—Oh! non, mademoiselle, ce n'était pas lui; je l'ai laissé querellant ma maîtresse dans son cabinet de toilette.

—Vous me faites d'étranges contes, Annette, dit Emilie: ce matin vous m'avez effrayée dans l'appréhension d'un meurtre, maintenant vous voulez me faire croire...

—Non, mademoiselle, je ne vous dirai plus rien; et pourtant si je n'avais pas eu bien peur, serais-je tombée morte comme je l'ai fait?

—Etait-ce la chambre du voile noir? dit Emilie.—Oh! non, mademoiselle, elle était plus près de celle-ci. Que ferai-je pour gagner ma chambre? Je ne voudrais pas pour tout le monde traverser le corridor.—Emilie, dont les esprits avaient été si vivement émus, et qu'effrayait la pensée de passer la nuit toute seule, lui répondit qu'elle pouvait rester avec elle.—Oh! non, mademoiselle, dit Annette, pour mille sequins, à présent je ne dormirais pas dans cette chambre.

Emilie, qui se rappelait à son tour les pas qu'elle avait entendus dans l'escalier, insista pour qu'Annette passât la nuit avec elle; elle ne l'obtint qu'avec une extrême peine, et l'effroi de cette fille pour repasser le corridor, fut plus persuasif qu'Emilie.

De bonne heure le lendemain, Emilie traversant la salle pour aller aux remparts, entendit un bruit dans la cour et le mouvement de plusieurs chevaux; ce tumulte excita sa curiosité. Sans aller sur le rempart, elle aperçut, d'une fenêtre élevée, dans la cour, une troupe de cavaliers; leur uniforme était bizarre et leur armement bien complet, quoique différent. Ils portaient une courte jaquette, rayée de noir et d'écarlate; plusieurs avaient de grands manteaux noirs qui les enveloppaient entièrement; sous un de ces manteaux, qui fut rejeté en arrière, elle vit plusieurs poignards de grandeur différente, à la ceinture d'un cavalier. Elle observa que presque tous en étaient chargés, et plusieurs y joignaient la pique ou le javelot. Emilie ne se souvenait pas d'avoir vu réunies tant de physionomies sauvages et terribles. En les voyant, elle se crut entourée de bandits: une idée funeste s'empara d'elle, c'est que Montoni était le chef de cette troupe, et que son château était le lieu du rendez-vous. Cette étrange supposition ne fut que passagère.

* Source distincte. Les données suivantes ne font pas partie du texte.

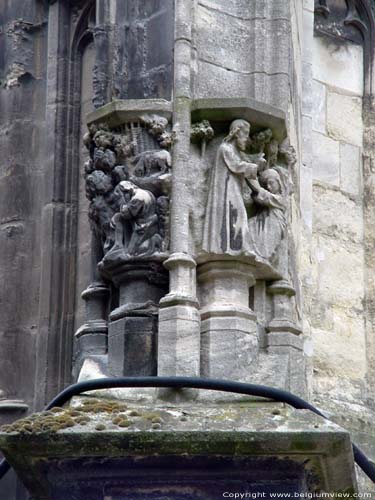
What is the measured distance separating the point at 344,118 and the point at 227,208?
9.26 ft

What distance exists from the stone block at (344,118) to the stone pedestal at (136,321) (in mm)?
2906

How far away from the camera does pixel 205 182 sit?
28.8ft

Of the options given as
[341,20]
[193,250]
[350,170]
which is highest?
[341,20]

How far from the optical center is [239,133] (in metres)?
8.83

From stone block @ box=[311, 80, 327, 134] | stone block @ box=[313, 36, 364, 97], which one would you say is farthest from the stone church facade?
stone block @ box=[313, 36, 364, 97]

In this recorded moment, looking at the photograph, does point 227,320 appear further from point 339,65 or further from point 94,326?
point 339,65

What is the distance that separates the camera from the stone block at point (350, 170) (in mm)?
11227

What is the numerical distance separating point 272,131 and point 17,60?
7.52ft

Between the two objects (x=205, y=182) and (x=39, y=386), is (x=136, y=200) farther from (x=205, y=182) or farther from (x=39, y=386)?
(x=39, y=386)

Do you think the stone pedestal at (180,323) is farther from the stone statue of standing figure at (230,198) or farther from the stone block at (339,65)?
the stone block at (339,65)

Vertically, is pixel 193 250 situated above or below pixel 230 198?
below

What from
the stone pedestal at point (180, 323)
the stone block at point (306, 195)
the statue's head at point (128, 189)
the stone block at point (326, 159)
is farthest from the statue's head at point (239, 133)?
the stone block at point (326, 159)

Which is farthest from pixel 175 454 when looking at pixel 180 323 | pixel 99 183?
pixel 99 183

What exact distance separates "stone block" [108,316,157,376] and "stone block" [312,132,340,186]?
277 centimetres
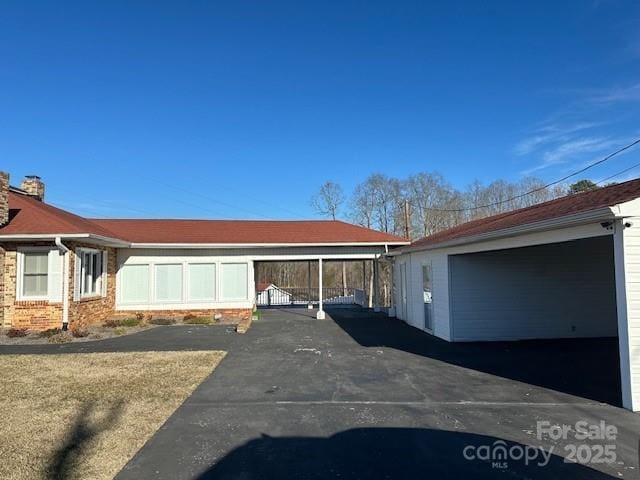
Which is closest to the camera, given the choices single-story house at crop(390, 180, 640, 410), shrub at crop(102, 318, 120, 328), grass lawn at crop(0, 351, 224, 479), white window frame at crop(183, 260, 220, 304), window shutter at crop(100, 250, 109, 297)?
grass lawn at crop(0, 351, 224, 479)

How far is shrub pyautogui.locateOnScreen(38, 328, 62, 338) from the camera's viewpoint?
41.5 ft

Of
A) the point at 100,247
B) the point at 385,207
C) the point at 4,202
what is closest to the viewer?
the point at 4,202

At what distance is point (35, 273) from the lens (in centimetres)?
1385

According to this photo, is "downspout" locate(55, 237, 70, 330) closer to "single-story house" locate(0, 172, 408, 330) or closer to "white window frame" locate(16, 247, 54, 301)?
"single-story house" locate(0, 172, 408, 330)

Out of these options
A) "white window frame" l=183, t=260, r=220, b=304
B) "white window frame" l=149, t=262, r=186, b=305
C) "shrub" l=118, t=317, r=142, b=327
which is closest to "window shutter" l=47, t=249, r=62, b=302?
"shrub" l=118, t=317, r=142, b=327

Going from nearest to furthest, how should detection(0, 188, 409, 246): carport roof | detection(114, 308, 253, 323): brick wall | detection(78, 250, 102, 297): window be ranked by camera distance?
detection(0, 188, 409, 246): carport roof, detection(78, 250, 102, 297): window, detection(114, 308, 253, 323): brick wall

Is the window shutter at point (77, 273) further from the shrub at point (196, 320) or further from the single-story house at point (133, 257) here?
the shrub at point (196, 320)

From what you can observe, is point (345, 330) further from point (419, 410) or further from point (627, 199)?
point (627, 199)

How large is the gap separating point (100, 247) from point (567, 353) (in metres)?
15.3

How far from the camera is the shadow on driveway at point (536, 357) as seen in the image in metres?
7.38

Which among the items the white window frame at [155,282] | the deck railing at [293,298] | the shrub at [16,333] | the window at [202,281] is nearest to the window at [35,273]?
the shrub at [16,333]

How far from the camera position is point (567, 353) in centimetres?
1009

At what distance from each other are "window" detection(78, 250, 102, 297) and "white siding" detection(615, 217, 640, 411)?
1459cm

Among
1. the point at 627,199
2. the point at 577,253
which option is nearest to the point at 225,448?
the point at 627,199
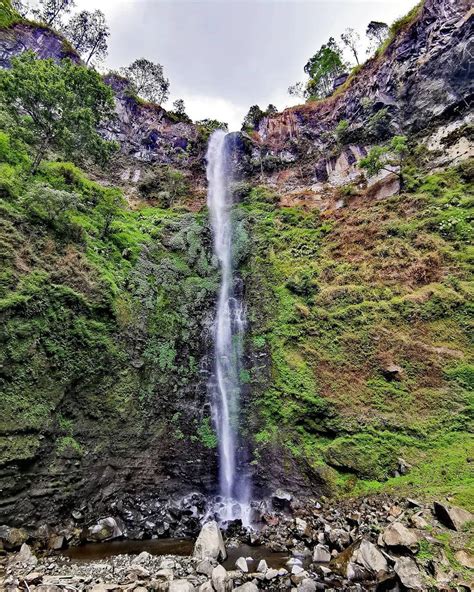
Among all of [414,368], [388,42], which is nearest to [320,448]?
[414,368]

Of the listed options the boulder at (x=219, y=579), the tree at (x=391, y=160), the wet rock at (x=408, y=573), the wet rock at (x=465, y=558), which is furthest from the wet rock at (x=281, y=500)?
the tree at (x=391, y=160)

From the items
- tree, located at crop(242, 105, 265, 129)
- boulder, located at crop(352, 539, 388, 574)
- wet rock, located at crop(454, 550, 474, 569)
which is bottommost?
boulder, located at crop(352, 539, 388, 574)

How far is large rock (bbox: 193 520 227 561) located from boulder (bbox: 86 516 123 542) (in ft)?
9.35

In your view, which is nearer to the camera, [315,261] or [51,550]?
[51,550]

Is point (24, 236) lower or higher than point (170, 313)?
higher

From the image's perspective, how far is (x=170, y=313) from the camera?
695 inches

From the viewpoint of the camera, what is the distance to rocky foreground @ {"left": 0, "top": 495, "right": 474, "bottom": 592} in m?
6.74

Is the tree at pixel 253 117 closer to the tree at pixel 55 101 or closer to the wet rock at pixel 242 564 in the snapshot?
the tree at pixel 55 101

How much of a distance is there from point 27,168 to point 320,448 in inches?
710

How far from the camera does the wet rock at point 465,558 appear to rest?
6414mm

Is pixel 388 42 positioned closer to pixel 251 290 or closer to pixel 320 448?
pixel 251 290

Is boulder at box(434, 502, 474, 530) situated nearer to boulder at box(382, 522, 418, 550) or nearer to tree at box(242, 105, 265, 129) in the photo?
boulder at box(382, 522, 418, 550)

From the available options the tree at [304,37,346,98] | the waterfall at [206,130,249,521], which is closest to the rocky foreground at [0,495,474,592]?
the waterfall at [206,130,249,521]

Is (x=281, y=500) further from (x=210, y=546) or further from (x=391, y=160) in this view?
(x=391, y=160)
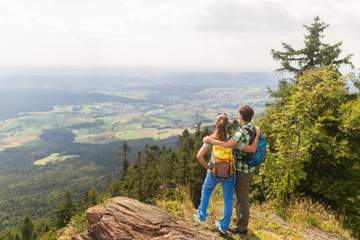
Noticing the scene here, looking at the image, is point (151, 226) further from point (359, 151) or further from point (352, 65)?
point (352, 65)

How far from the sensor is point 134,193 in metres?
54.1

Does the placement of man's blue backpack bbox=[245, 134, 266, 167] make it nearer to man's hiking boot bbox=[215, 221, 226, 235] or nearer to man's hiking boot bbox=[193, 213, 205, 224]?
man's hiking boot bbox=[215, 221, 226, 235]

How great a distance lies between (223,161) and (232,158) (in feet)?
0.69

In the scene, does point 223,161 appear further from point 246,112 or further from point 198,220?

Pendant qu'elle regardait, Cavigni, Verezzi et Bertolini sortirent du vestibule habillés comme le reste; ils avaient seulement des chapeaux et de grands panaches noirs et rouges; leurs armes différaient aussi. Quand ils montèrent à cheval, Verezzi rayonnait de joie: Cavigni paraissait gai, mais son air était réfléchi, et il maniait son cheval avec une extrême grâce; sa figure aimable, et qui semblait celle d'un héros, n'avait jamais paru avec tant d'avantage. Emilie qui le considérait, pensa qu'alors il ressemblait à Valancourt; c'était bien tout le feu, toute la dignité de Valancourt; mais elle cherchait en vain la douceur de ses traits, et cette expression franche de l'âme qui le caractérisait.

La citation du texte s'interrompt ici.